**Data for the task**
▬▬▬

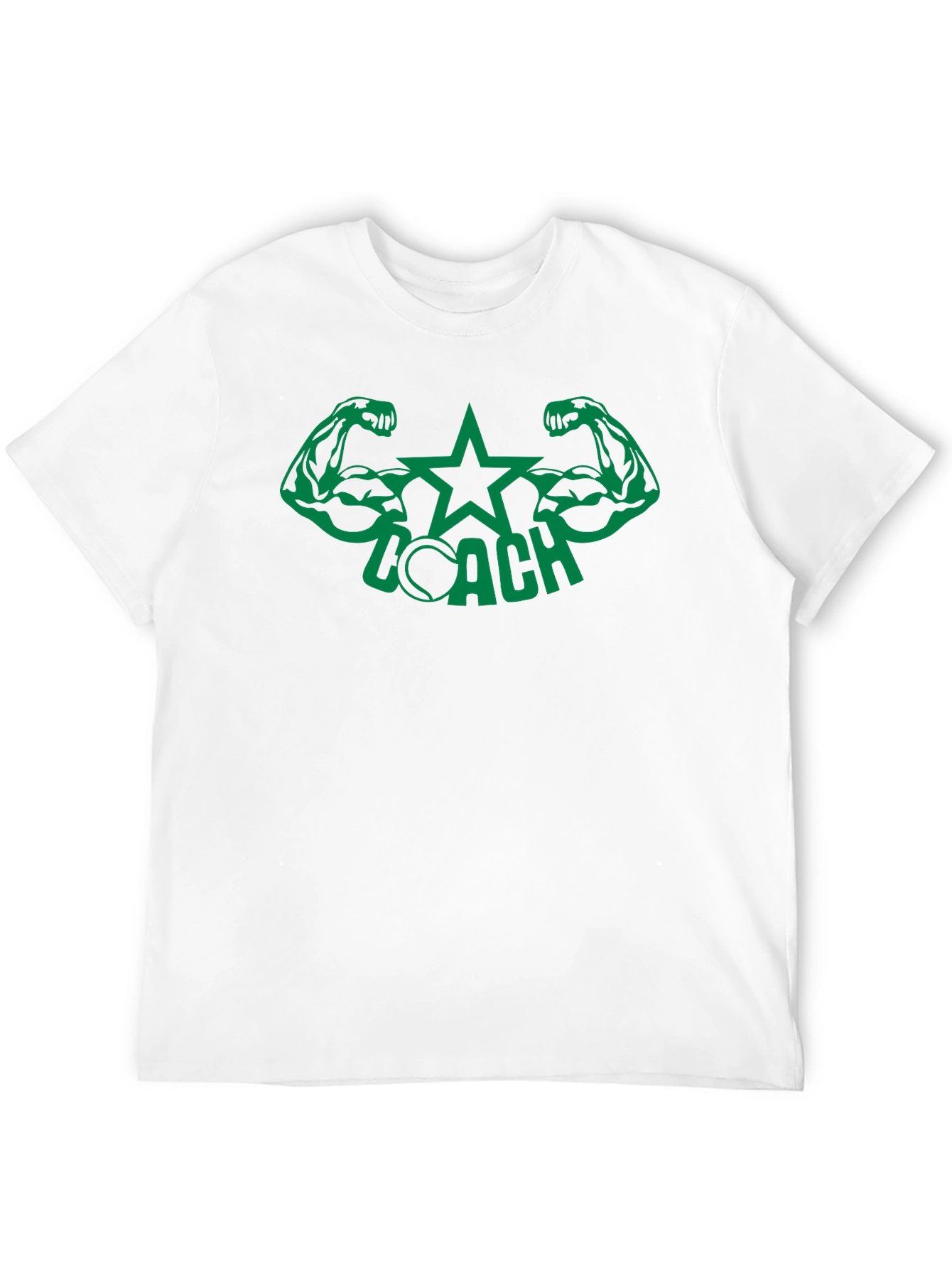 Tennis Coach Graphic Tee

▬▬▬

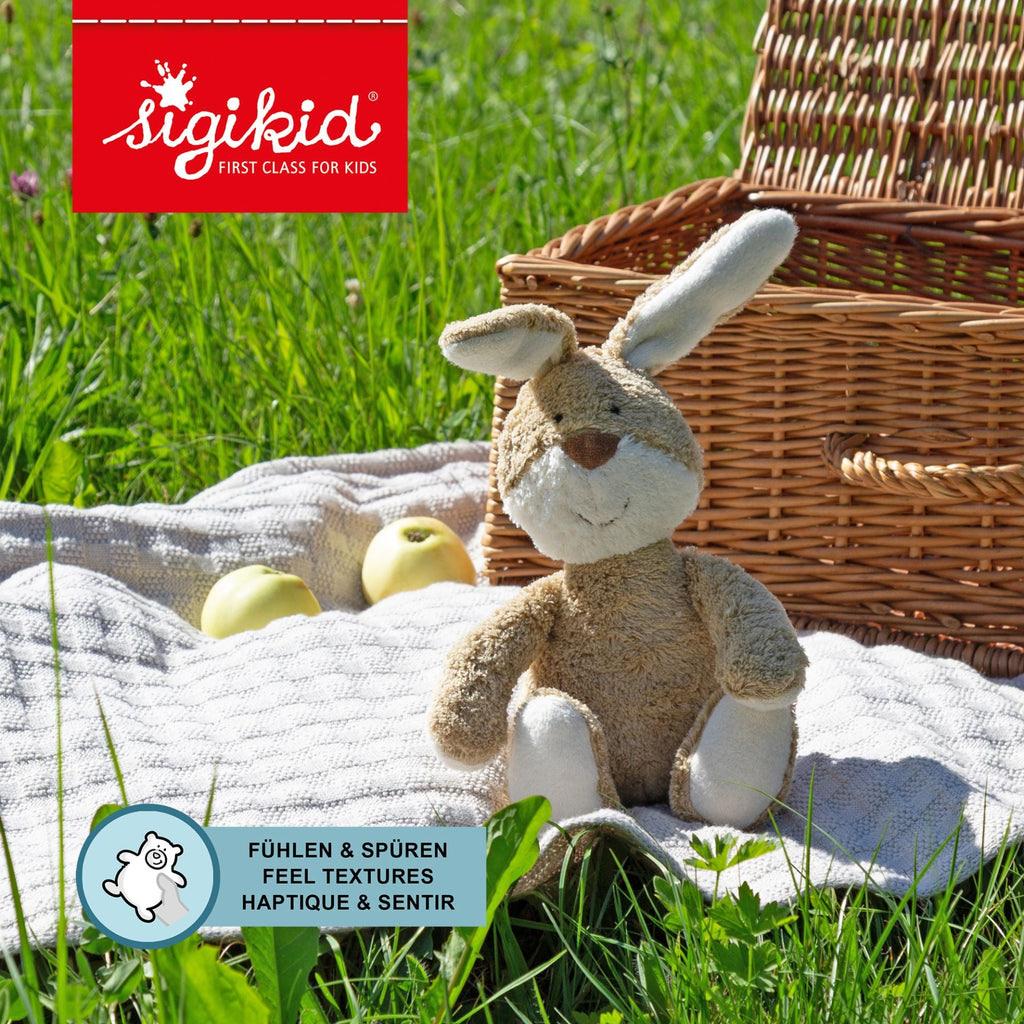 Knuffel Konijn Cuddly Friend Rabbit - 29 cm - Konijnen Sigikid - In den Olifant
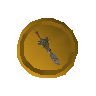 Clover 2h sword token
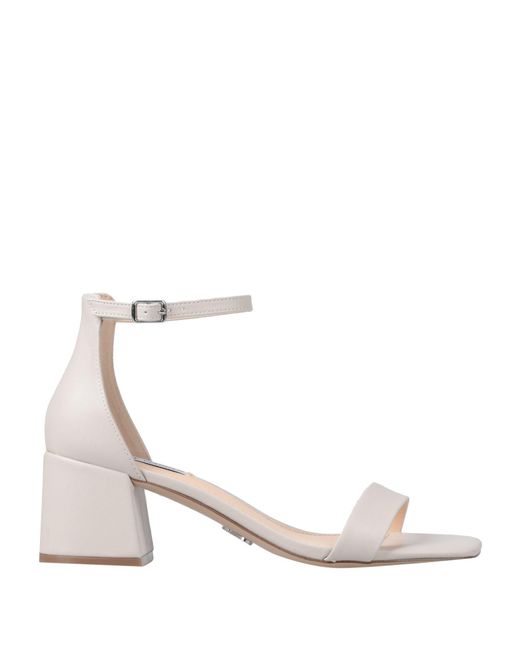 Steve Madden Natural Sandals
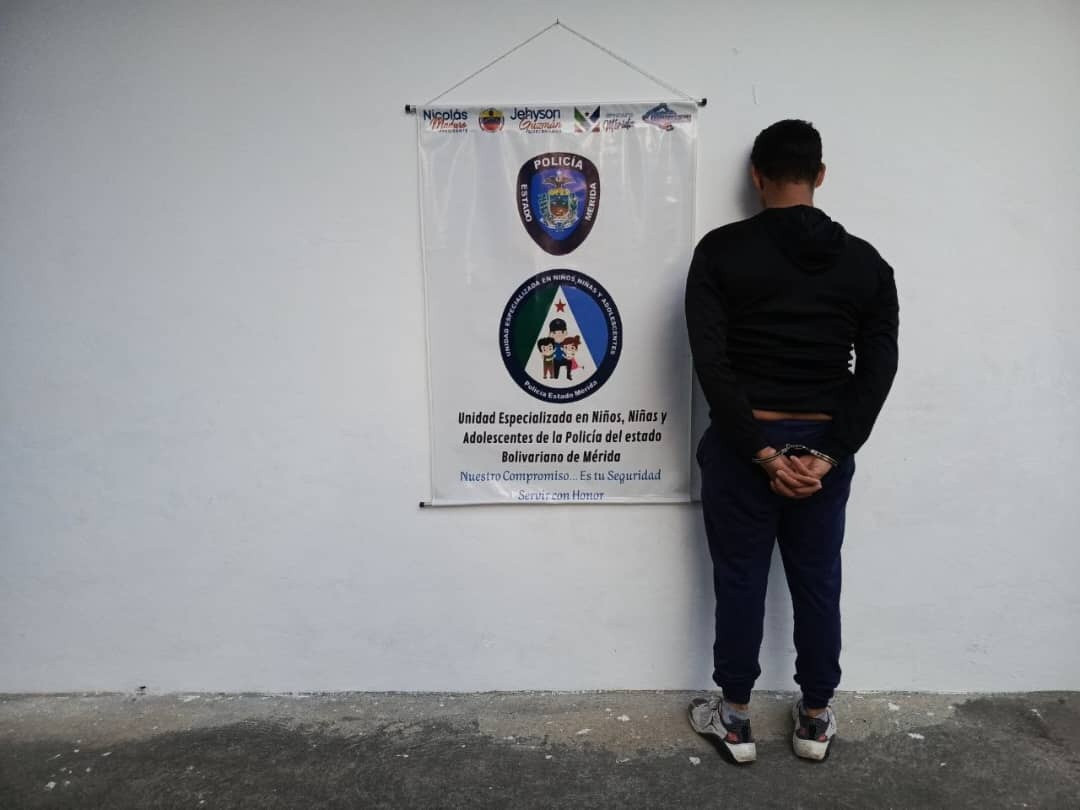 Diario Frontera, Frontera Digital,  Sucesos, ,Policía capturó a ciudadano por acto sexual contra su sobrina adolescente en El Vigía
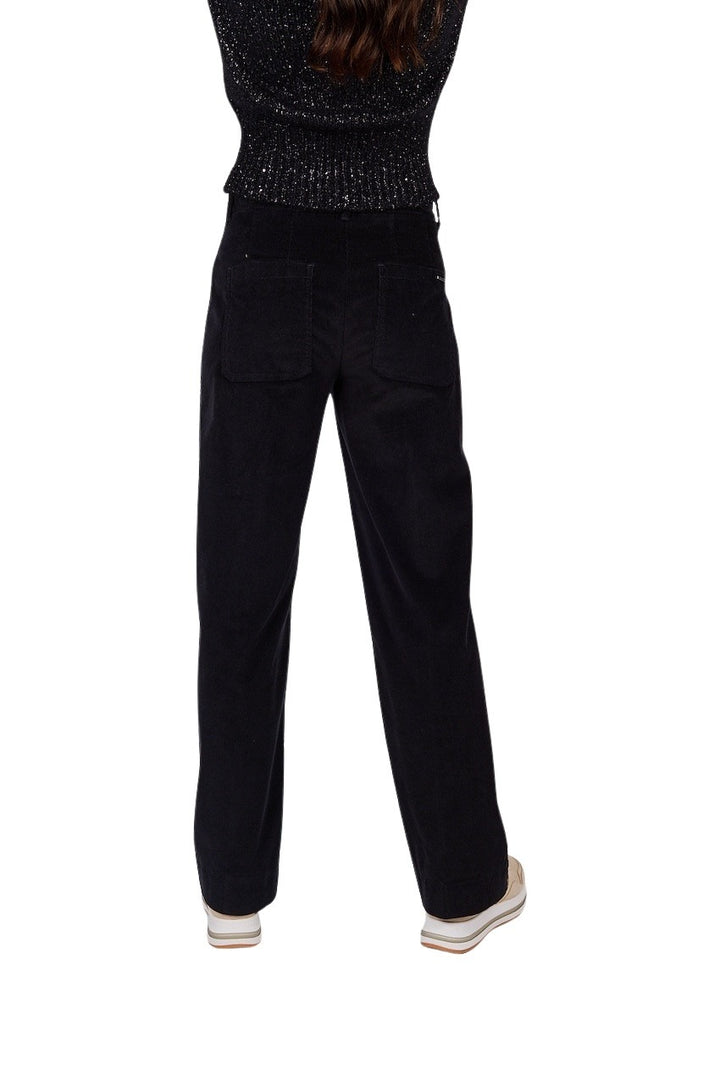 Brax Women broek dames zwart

▬▬▬

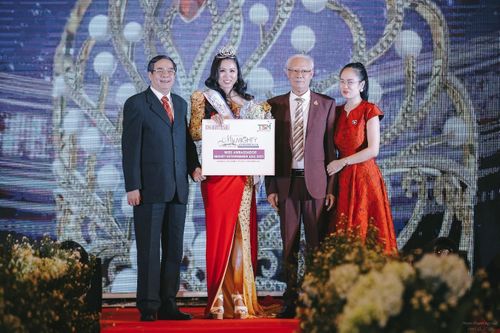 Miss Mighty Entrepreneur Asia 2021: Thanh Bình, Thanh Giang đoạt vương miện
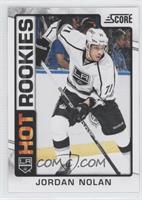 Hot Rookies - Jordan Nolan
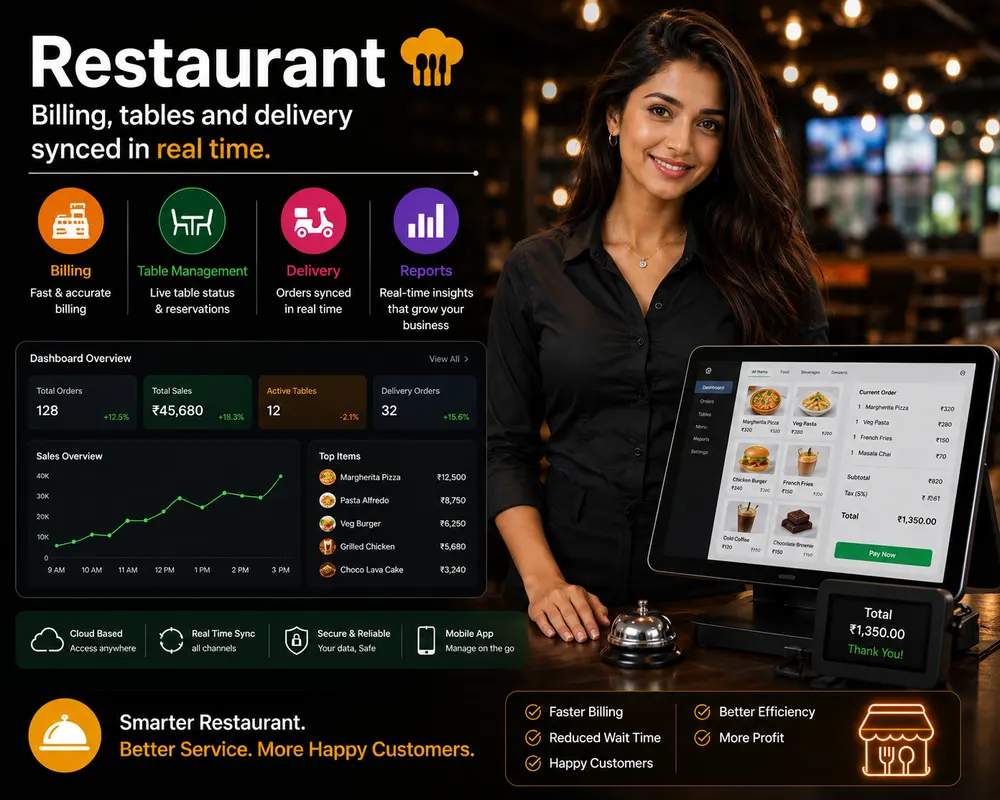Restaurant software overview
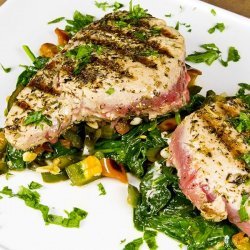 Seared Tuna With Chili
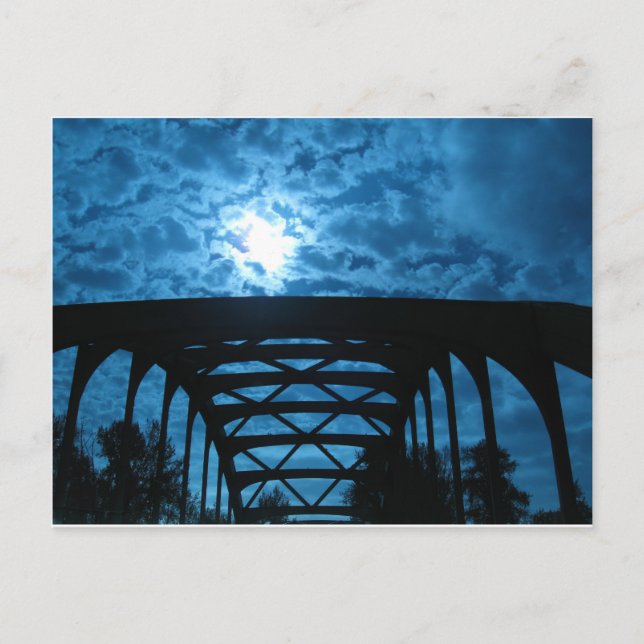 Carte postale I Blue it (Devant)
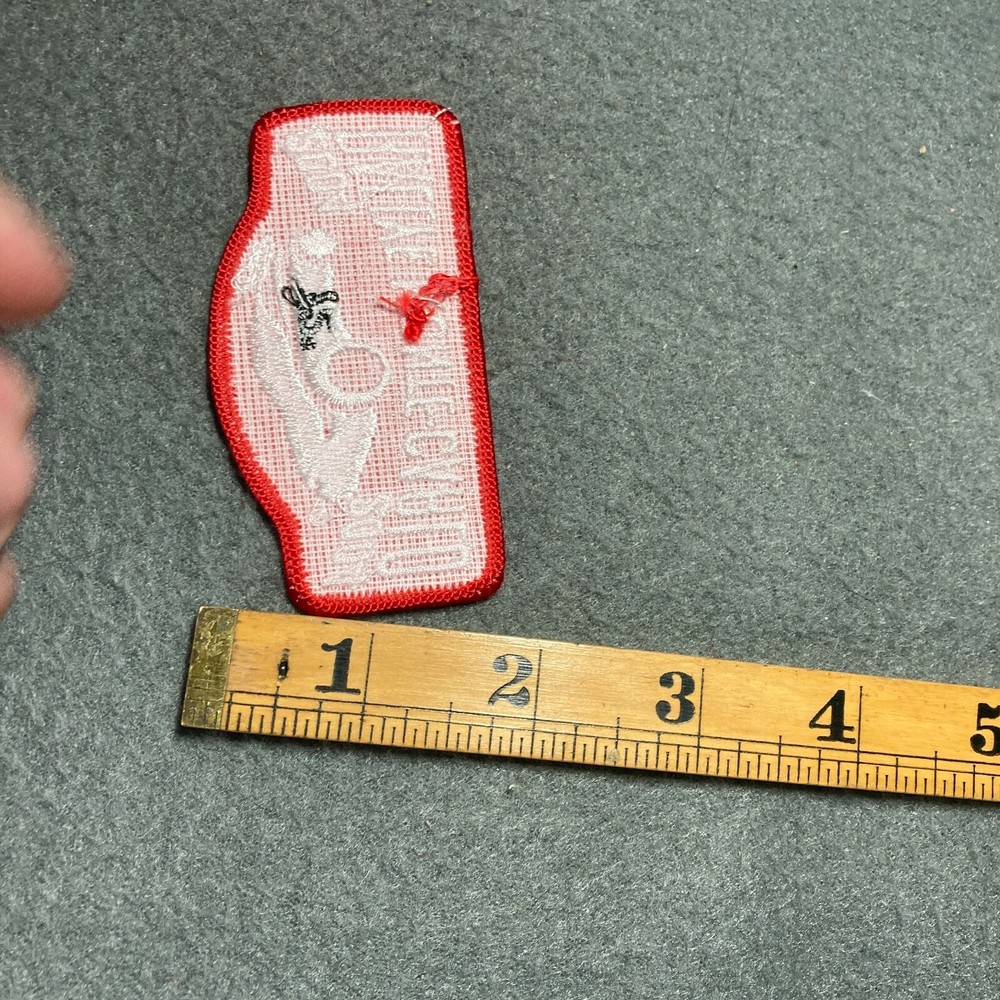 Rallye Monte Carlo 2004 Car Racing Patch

▬▬▬

**Exercise description**
Copy needed, without pictures: the lines of the listing above from the line containing "Carte postale I Blue it (Devant)" up to and including the line containing "Rallye Monte Carlo 2004 Car Racing Patch", set down exactly.

**Task solution**
 Carte postale I Blue it (Devant)
 Rallye Monte Carlo 2004 Car Racing Patch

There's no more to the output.